Please refer to the individual steps shown in Train_multi_input.md

Load pre-trained models for fine-tuning, Inference

Please refer to the individual steps shown in Finetune_models.md and Inference_with_models.md

Extract and interpret the learned cis-regulatory syntax

To analyze individual kernels of the model, please refer to Kernel_analysis.md. To understand the sequence grammar of individual sequences, or summarize the motifs in these sequence via clustering, see Attribution_analysis.md

Extract and interpret the learned cis-regulatory grammar for multi-sequence input models

Please check out Analyze_multi_input.md

Examples

Trained example models can be downloaded for ATAC-seq data from Calderon et al 2019 from this zenodo submission.

Trained model parameters were generated with the slightly outdated example scripts here https://github.com/mostafavilabuw/Calderon2019ATACmodel/. Models were trained, assessed, and interpreted on ATAC-seq data from Calderon et al. 2019. The data count matrix with aligned ATAC-seq Tn5 cuts can be downloaded from the Gene Expression Omnibus (GEO: GSE118189) (Calderon et al. 2019). The data matrix contains 175 measurements for 829,942 genomic regions (peaks), spanning 45 unique human immune cell states from eleven different donors. The 45 immune cell states cover 25 resting cell types of which 20 are also included as stimulated cell states (Immature NK, Memory NK, Myeloid DC, Plasmablasts, and pDC don’t have a measured stimulated state).

Download examples

mkdir models
cd models

# Download model specifications
wget https://zenodo.org/records/10463521/files/ATACcountsonPeak400rcomp-cv10-1_Cormsek256l15FfGELUrcTvlCotasft101_dc5i1d1-2-4-8-16s1l7r1_tc4dNoned1s1r1l7mw3nfc3s512cbnoTfdo0.1tr1e-05SGD0.9bs64-F_model_params.dat

# Download model parameters
wget https://zenodo.org/records/10463521/files/ATACcountsonPeak400rcomp-cv10-1_Cormsek256l15FfGELUrcTvlCotasft101_dc5i1d1-2-4-8-16s1l7r1_tc4dNoned1s1r1l7mw3nfc3s512cbnoTfdo0.1tr1e-05SGD0.9bs64-F_parameter.pth

Intialize and load model for inference and interpretation

To be included

Get sequence attributions

Sequence attributions are derived from the linear approximations of the model in the close vicinity of individual data points. The linear approximation's feature coefficients are used to describe the impact of each feature to the model's predictions for each individual data point. Hence, each data point's attributions are described by individual linear approximations. Different sequence attribution methods use different strategies to derive the feature coefficients, using different sampling or backpropagation methods. Moreover, they are using different processing strategies to visualize and interpret the computed feature coefficients, the most common processings are called local (leave as is), global (multiply by input), and hypothetical (correct for dependencies) attributions.

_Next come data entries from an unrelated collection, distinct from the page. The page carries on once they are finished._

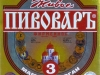 Пивоваръ Мамаев Курган ▶ Gallery 614 ▶ Image 1728 (Label • Этикетка)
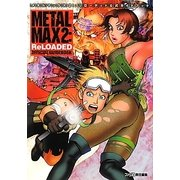 メタルマックス2:リローデッド公式ガイドブック [単行本]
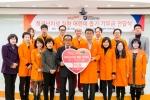 365mc 비만클리닉은 16일, 연말 송년회 대신 희귀난치성 질환 어린이 돕기에 1억 원을 기부하는 것으로 2014년을 마무리하기로 했다고 밝혔다.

$$a_{local} = m_{s_0}$$ $$a_{global} = m_{s_0} \cdot (s_0 - s_{baseline})$$ $$a_{hypo}(j)= m_{s_0}(j) - \sum_{i}^{\{A,C,G,T\}} b(i) \cdot m_{s_0}(i) \; ; \: j \in \{A,C,G,T\}$$

Sequence attributions can be determined with the model's gradient or ISM. Please check out TISM for more details on attribution scores, or check out one of these manuscripts [1][2]

import numpy as np
import torch
import matplotlib.pyplot as plt

from tism.models import Beluga
from tism.utils import plot_attribution, ism, deepliftshap
from tism.torch_grad import correct_multipliers, takegrad
from tangermeme.utils import random_one_hot

parameters = '../data/deepsea.beluga.pth'
model = Beluga()
model.load_state_dict(torch.load(parameters))

N=1
b=4
input_length = 2000

# Generate random sequence and include motifs
x = random_one_hot((N, b, input_length), random_state = 1).type(torch.float32)
x = substitute(x, "CTCAGTGATG")
x = x.detach().cpu().numpy()

# Select output track corresponding to the motif
track = 267
vis_seq = 0

# Compute corrected gradient
grad_corrected = takegrad(x, model, tracks =track, output = 'corrected', device = None, baseline = None)

# Alternatively also referred to hypothetical attributions to the uniform baseline sequence with 0.25 probability for all bases
grad_hypothetical_uniform = takegrad(x, model, tracks = track, output = 'hypothetical', device = None, baseline = np.ones(b)*0.25)

for i in range(np.shape(x)[0]):
	print(pearsonr(grad_corrected[i].flatten(), grad_hypothetical[i].flatten())

grad_corrected0 = grad_corrected[vis_seq,0][...,900:1100]
fig = plot_attribution(grad_corrected0, heatmap = grad_corrected0, ylabel = 'corrected grad')

image

More commonly only the attribution of the base that is present in the sequence is shown to demonstrate what contributed to the prediction rather than what the model would prefer at this position.

grad_corrected_viz = grad_corrected[vis_seq,0][...,900:1100] *x[vis_seq][..., 900:1100]
fig = plot_attribution(grad_corrected_viz, ylabel = 'corrected grad * seq')

Recommendations and future goals

This repository is already using captum, and tangermeme. We highly recommend checking out their documentations and tutorials for more cool model interpretation tools.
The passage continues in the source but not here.